When I walked into my apartment today, I stopped at the mailboxes and got my mail. It was mostly stuff for Stu. Getting your law degree means that you’e on quite a few spam-lists.

A guy walked into the lobby and went to the door. I had just closed it. His eyes were bloodshot, and he asked me, “Is this a chuch?”

I replied, yes, it is.

“Can I see a priest?” he asks. Of course. I had to say, “It’s not that kind of church.” My funny hat from Montreal and general air of young heathen didn’t deter him. He stayed in the lobby. He was sweaty, it was snowing. He looked like he was about to confess everything.

I’m really going to miss my old apartment. Although I realized today that there is a moment of insight in Garden State, where Zach Braff’s character mourns his lack of a “home” in his twenties, how his childhood home isn’t it, how he feels adrift. I completely agree and can relate to that sentiment. But I think I know now the exact circumstances that make up a home for me, and it’s not location. I may live in a church once again.

[Edit] Here’s a Saturday Globe feature on Casey Dienel, who records as White Hinterland.  May she have a long and interesting career.  (I suspect she may!)

I saw In Bruges, and I kind of loved it. I’ve never seen a Martin McDonaugh play, though, so his tough guy tropes, wordplay, and love of viscera was all new to me. Apparently he was inspired by Quentin Tarantino in his playwriting.

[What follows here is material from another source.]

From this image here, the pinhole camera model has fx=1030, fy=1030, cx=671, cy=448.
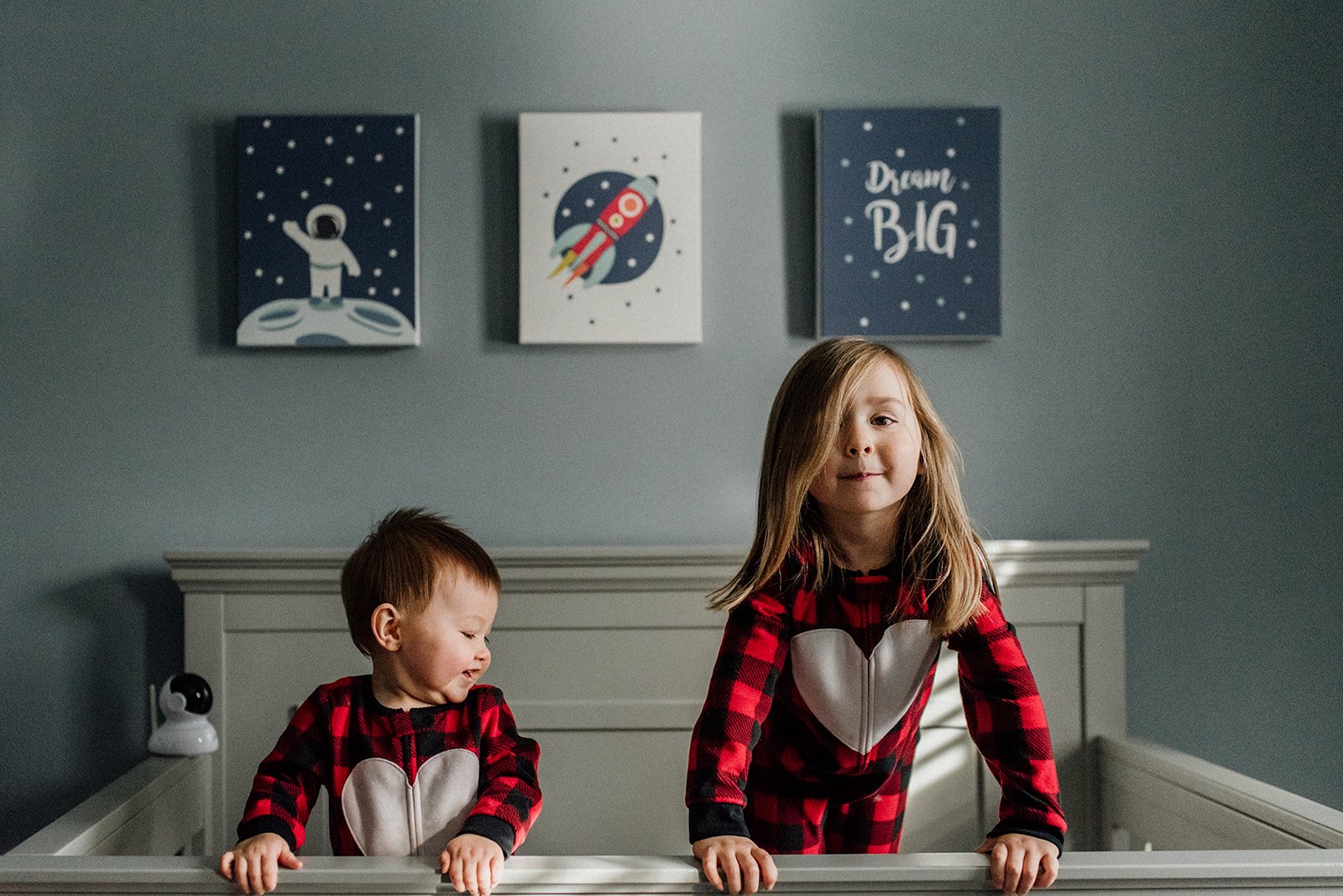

There’s a book called “Ask Me Anything” by Francesca Delbanco–I had picked it up since I remembered her byline from Seventeen, since she was writing for it when I was little. What’s funny about the book is that it’s this weird hybrid of chick lit and not; it has blurbs from Charles Baxter, possibly Ann Beattie or someone else who writes snappy interesting literature that is considered Literature, not genre stuff. While the subject manner concerns a 26 year old making her way in New York, trying to find love, meaning, and purpose, it does a great job at capturing the weird malaise of being in your twenties, watching friends grow up, trying to grow up yourself, kicking and screaming the whole way. I don’t remember the source, it may even be this book, but someone said that your twenties are difficult because you go into them as a child and come out of them as an adult. What makes me of Martin McDonaugh is that the heroine finds true love with a surly Irish playwright who she convinces faux-Seventeen to write a “hottie of the month” piece on. The details aren’t too much different, and I suspect this character’s based on McDonaugh, which makes me giggle.

Good art, in my opinion, generally starts rooted in some genre conventions and then rises above them, twists them around into something new. “Three Kings” is essentially a heist film, but by the end, it’s much different.